**Your instructions:** Rewrite all of the material below with "front fender" replaced by "front mudguard" wherever it occurs, keeping every other word the same. Leave the pictures out of your answer.

**Stored data entries:**
╭──
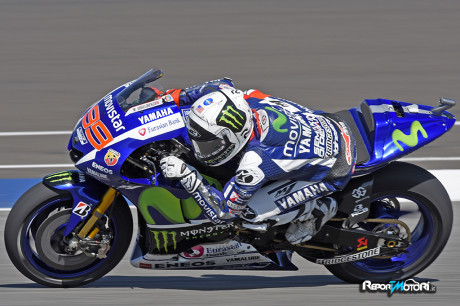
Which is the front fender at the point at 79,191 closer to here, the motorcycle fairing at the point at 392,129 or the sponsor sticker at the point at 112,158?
the sponsor sticker at the point at 112,158

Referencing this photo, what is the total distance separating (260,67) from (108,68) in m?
2.03

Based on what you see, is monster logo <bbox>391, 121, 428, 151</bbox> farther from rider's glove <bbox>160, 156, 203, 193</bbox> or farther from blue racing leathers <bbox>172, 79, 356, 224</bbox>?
rider's glove <bbox>160, 156, 203, 193</bbox>

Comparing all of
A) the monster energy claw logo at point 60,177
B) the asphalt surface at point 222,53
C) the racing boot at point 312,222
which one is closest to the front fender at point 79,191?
the monster energy claw logo at point 60,177

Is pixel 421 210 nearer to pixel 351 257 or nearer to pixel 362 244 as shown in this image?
pixel 362 244

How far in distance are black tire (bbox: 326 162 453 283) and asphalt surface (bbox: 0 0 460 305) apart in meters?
1.07

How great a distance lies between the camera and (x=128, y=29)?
45.0 ft

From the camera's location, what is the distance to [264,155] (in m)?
5.90

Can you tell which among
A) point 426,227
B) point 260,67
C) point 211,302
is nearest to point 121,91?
point 211,302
╰──
**Written reply:**
Which is the front mudguard at the point at 79,191 closer to here, the motorcycle fairing at the point at 392,129 or the sponsor sticker at the point at 112,158?
the sponsor sticker at the point at 112,158

Referencing this photo, what is the total distance separating (260,67) from (108,68) in m?
2.03

Based on what you see, is monster logo <bbox>391, 121, 428, 151</bbox> farther from rider's glove <bbox>160, 156, 203, 193</bbox> or farther from blue racing leathers <bbox>172, 79, 356, 224</bbox>?
rider's glove <bbox>160, 156, 203, 193</bbox>

Comparing all of
A) the monster energy claw logo at point 60,177
B) the asphalt surface at point 222,53
C) the racing boot at point 312,222
which one is closest to the front mudguard at point 79,191?
the monster energy claw logo at point 60,177

Is pixel 421 210 nearer to pixel 351 257 or nearer to pixel 362 244 as shown in this image?
pixel 362 244

How far in distance are black tire (bbox: 326 162 453 283) and asphalt surface (bbox: 0 0 460 305) apart in meters?
1.07

How great a distance lies between the camera and (x=128, y=29)?
45.0 ft

From the camera's location, what is the distance to [264,155] (in m)?
5.90

Can you tell which among
A) point 426,227
B) point 260,67
C) point 211,302
is nearest to point 121,91?
point 211,302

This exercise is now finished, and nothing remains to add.